Além disso, a digitalização também exige uma mudança de análise de processo reativa, orientada por problemas, em caso de desempenho de um processo ruim, para melhoria proativa de processos. E, assim, tornar um processo bem executado ainda melhor.

Repaginação dos processos – BPM na Era Digital

Cada vez mais as organizações estão envolvidas em ecossistemas e redes de valor. Tornando uma tarefa crucial a gestão de processos inter organizacionais altamente interdependentes. O estudo sugere que há uma demanda substancial para um foco mais amplo de BPM nas organizações.

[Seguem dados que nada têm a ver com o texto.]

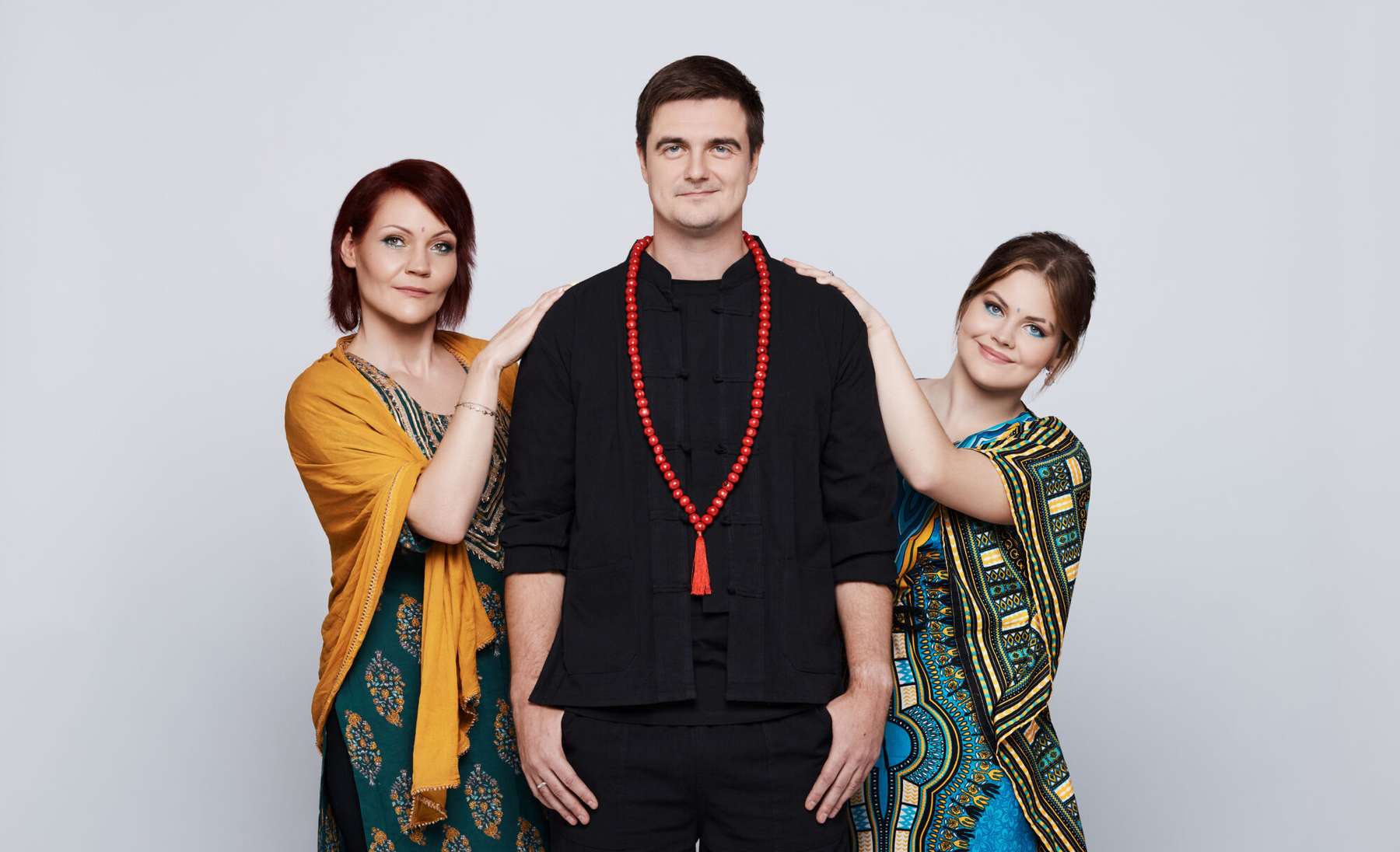 Taavi Katiga Indias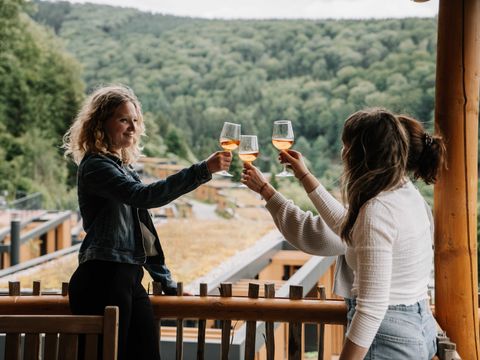UplandParcs Sauerland - Nordrhein-Westfalen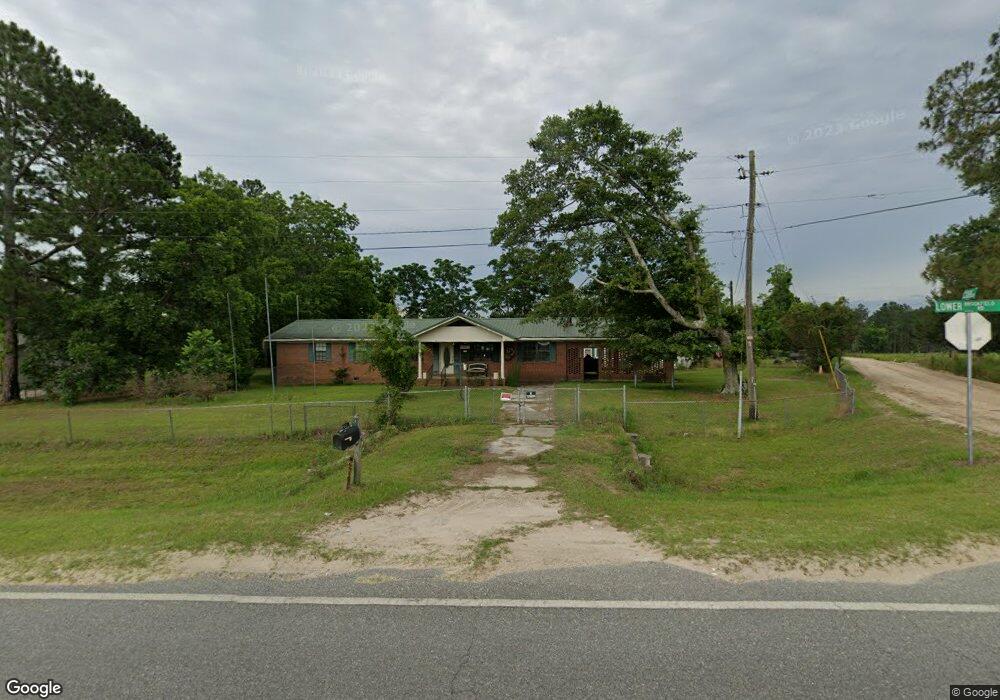 922 Lower Brookfield Rd, Tifton, GA 31794 - photo 1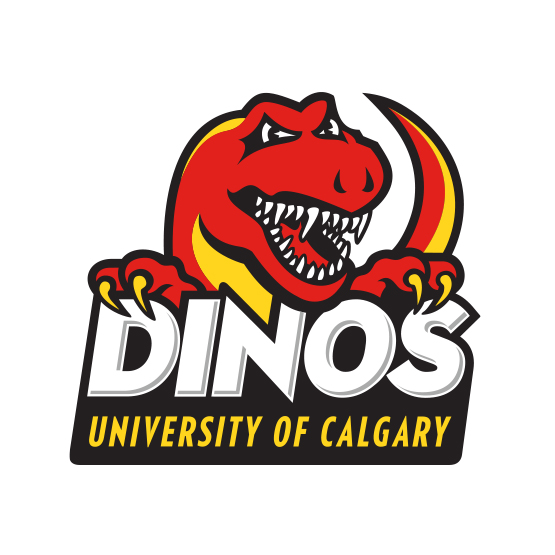 University of Calgary Dinos Soccer Alumni Golf Tournament logo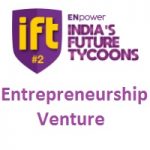 Indias Future Tycoons - Entrepreneurship Venture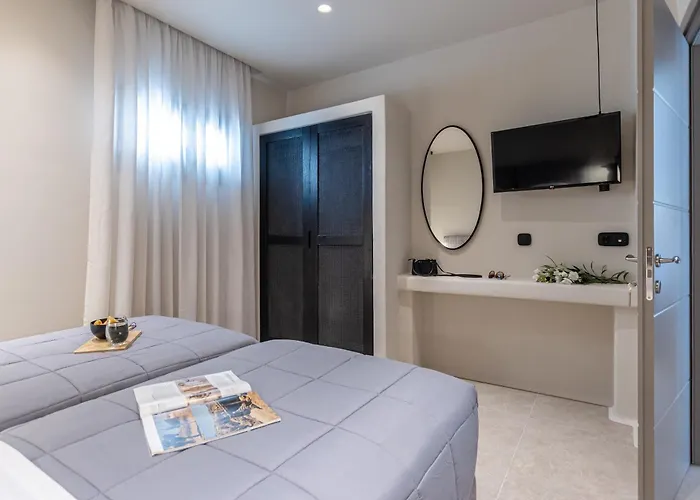 别墅 Lithia Exclusive *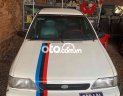 Kia Pride - 1997 xe van chạy ok . 1997 - kia-pride 1997 xe van chạy ok .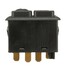 Illuminated Power E30 5 Pins Switch Control E28 Windows BMW - 2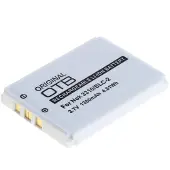 OTB Mobilbatteri BLC-2 til Nokia - 1300mAh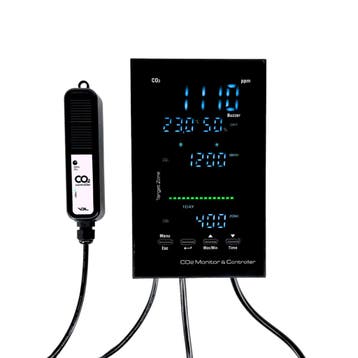 VDL Digital Co2 Controller, Ophalen of Verzenden, Nieuw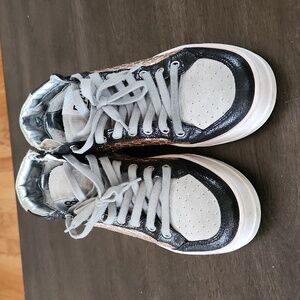 P448 Mid tops sneakers
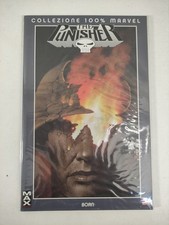 The Punisher 1 Collezione 100%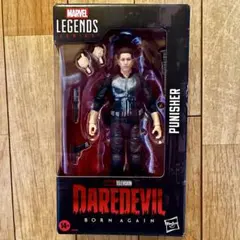 マーベルレジェンド パニッシャー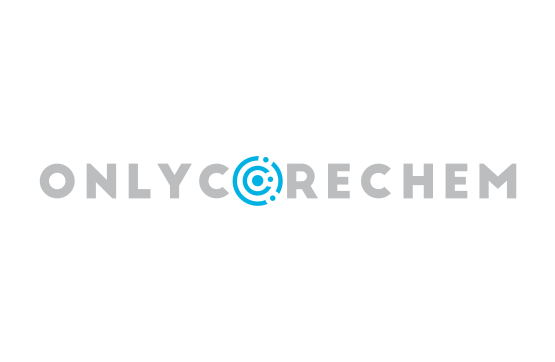 logotipo da onlycorechem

Hoje, as tarefas não estruturadas e as tomadas de decisão complexas são realizadas principalmente por seres humanos. Enquanto a tecnologia cuida de tarefas repetitivas e mais simples. “No entanto, os avanços na automação cognitiva e na robótica social prometem automatizar tarefas complexas, exploratórias e não somente rotineiras no futuro próximo“, profetizou.

O papel dessas tecnologias, portanto, não se limita a eliminar o envolvimento humano dos processos de negócios. Também possibilita novas formas de colaboração entre tecnologia e humanos. É o futuro agora, desenhando o amanhã inimaginável, prestes a chegar.